# /mlp/ made an album, proceeds go to charity.



## stratkat (Jul 18, 2016)

Well, it actually happened. We finished and released an album of music. /mlp/ finished a project.

>"What is this? What project?" 
An album. Titled ">No Fun Allowed", it is a two year effort that the /MLP/ Plays thread have miraculously completed. What once started with a simple musician's thread became a full-blown 51 song album of music and minor spaghetti. There are covers, individual contributions, and even collabs, with genres that span from folk to jazz to heavy metal to EDM. 
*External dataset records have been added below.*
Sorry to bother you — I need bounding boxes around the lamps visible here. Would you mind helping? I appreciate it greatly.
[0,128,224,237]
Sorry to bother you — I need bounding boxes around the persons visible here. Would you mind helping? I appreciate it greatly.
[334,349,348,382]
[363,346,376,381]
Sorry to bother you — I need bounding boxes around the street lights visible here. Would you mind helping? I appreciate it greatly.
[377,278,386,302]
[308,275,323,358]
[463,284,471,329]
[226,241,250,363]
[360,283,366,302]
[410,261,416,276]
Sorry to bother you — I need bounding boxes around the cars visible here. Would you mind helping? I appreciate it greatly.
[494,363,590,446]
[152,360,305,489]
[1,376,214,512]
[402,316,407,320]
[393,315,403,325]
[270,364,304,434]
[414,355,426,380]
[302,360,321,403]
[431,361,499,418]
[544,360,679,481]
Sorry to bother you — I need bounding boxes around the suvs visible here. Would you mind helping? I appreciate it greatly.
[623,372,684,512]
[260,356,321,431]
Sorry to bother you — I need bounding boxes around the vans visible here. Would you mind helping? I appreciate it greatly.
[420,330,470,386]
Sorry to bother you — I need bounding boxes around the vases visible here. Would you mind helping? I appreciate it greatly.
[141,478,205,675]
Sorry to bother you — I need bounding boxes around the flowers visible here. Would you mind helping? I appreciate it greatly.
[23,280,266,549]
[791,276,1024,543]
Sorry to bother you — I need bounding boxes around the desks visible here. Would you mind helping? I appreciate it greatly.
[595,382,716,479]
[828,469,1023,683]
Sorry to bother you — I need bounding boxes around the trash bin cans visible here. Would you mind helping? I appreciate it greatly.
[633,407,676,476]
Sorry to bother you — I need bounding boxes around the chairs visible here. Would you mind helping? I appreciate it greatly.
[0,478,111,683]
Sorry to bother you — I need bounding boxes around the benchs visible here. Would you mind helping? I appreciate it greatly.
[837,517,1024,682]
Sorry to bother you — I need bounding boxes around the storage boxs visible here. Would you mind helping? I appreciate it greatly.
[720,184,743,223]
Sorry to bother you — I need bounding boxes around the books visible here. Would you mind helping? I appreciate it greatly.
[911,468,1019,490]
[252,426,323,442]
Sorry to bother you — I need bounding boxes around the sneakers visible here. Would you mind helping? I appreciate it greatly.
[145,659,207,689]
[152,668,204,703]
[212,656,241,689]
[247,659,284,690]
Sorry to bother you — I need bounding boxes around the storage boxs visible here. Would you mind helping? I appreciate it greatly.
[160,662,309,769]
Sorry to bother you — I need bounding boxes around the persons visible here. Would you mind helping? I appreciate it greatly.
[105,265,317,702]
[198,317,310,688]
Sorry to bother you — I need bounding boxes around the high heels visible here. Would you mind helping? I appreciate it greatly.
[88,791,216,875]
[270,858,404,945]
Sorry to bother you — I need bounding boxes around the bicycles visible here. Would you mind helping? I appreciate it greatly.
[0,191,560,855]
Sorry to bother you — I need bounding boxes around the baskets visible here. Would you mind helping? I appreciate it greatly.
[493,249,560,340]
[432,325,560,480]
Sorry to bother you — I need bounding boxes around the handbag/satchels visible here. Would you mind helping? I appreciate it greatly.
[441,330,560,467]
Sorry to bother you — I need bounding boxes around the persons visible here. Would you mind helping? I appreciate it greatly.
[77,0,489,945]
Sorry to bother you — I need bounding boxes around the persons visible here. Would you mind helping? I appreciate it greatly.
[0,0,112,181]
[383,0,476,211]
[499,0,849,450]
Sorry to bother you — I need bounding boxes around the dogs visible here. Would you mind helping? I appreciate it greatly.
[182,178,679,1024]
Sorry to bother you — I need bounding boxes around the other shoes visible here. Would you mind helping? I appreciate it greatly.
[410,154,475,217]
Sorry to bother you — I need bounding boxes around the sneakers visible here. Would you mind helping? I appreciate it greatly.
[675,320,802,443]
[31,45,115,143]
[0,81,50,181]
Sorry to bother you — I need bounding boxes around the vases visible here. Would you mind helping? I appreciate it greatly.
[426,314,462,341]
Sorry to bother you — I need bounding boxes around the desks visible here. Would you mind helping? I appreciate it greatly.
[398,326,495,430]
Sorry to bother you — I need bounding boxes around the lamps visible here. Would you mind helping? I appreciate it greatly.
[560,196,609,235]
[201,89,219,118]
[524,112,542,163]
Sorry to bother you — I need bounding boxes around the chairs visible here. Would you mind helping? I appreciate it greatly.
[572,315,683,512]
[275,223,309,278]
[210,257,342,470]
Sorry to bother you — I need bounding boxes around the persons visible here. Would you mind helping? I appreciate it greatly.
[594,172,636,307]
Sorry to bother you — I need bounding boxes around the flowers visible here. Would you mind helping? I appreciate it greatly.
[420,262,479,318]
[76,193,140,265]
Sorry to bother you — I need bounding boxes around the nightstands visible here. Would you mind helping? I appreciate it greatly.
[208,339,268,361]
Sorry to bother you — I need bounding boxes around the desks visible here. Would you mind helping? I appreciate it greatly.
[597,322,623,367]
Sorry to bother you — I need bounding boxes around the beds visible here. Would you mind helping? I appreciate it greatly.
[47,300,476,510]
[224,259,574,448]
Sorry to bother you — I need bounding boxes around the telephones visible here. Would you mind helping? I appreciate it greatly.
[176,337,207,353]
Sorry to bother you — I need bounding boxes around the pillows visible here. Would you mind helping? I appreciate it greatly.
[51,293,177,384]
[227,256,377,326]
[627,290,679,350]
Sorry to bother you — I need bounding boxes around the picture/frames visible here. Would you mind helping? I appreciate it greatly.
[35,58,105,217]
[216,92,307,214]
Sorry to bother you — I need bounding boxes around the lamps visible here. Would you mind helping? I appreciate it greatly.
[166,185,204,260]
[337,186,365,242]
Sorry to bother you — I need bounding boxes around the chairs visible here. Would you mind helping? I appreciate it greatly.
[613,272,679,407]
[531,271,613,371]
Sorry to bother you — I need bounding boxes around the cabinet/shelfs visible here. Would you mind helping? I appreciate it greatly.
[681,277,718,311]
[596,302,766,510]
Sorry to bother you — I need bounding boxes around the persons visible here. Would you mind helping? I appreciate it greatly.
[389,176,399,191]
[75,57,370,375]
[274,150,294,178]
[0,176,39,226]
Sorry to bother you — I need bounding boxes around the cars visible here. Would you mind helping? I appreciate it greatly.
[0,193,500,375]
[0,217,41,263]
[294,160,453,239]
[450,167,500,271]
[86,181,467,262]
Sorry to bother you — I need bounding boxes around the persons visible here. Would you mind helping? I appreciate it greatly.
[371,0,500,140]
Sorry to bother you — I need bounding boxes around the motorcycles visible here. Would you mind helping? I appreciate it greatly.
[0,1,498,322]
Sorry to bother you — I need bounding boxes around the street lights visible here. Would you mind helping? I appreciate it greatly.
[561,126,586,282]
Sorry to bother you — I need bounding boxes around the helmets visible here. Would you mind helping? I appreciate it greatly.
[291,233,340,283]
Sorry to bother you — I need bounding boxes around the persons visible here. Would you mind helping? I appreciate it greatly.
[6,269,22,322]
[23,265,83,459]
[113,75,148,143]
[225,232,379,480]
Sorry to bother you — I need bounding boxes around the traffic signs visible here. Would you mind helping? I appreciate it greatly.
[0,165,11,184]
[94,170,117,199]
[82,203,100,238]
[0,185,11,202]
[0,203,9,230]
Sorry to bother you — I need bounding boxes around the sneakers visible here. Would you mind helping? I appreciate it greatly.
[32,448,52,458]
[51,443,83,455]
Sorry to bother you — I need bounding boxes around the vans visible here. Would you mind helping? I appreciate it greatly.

Below, you'll find the Bandcamp link. It's on a pay-what-you-want basis (so you can download it for free, if you're cheap), and all money goes to The Autism Society of America (www.autism-society.org: Home | Autism Society

Bandcamp: YouTube Channel: www.youtube.com/user/slashmlpmusic
Old Google Doc: docs.google.com: MLP Plays: /mlp/ Album

We hope you enjoy (at least, part of it), and thanks to everyone, anons and all, who contributed and made this possible. 

Until next time.
Keep on playing.


----------



## nerdbat (Jul 27, 2016)

As an effort and charity act, it's quite impressive, but from the musical standpoint, it just feels too gimmicky and amateurish. But that's only my opinion, I guess


----------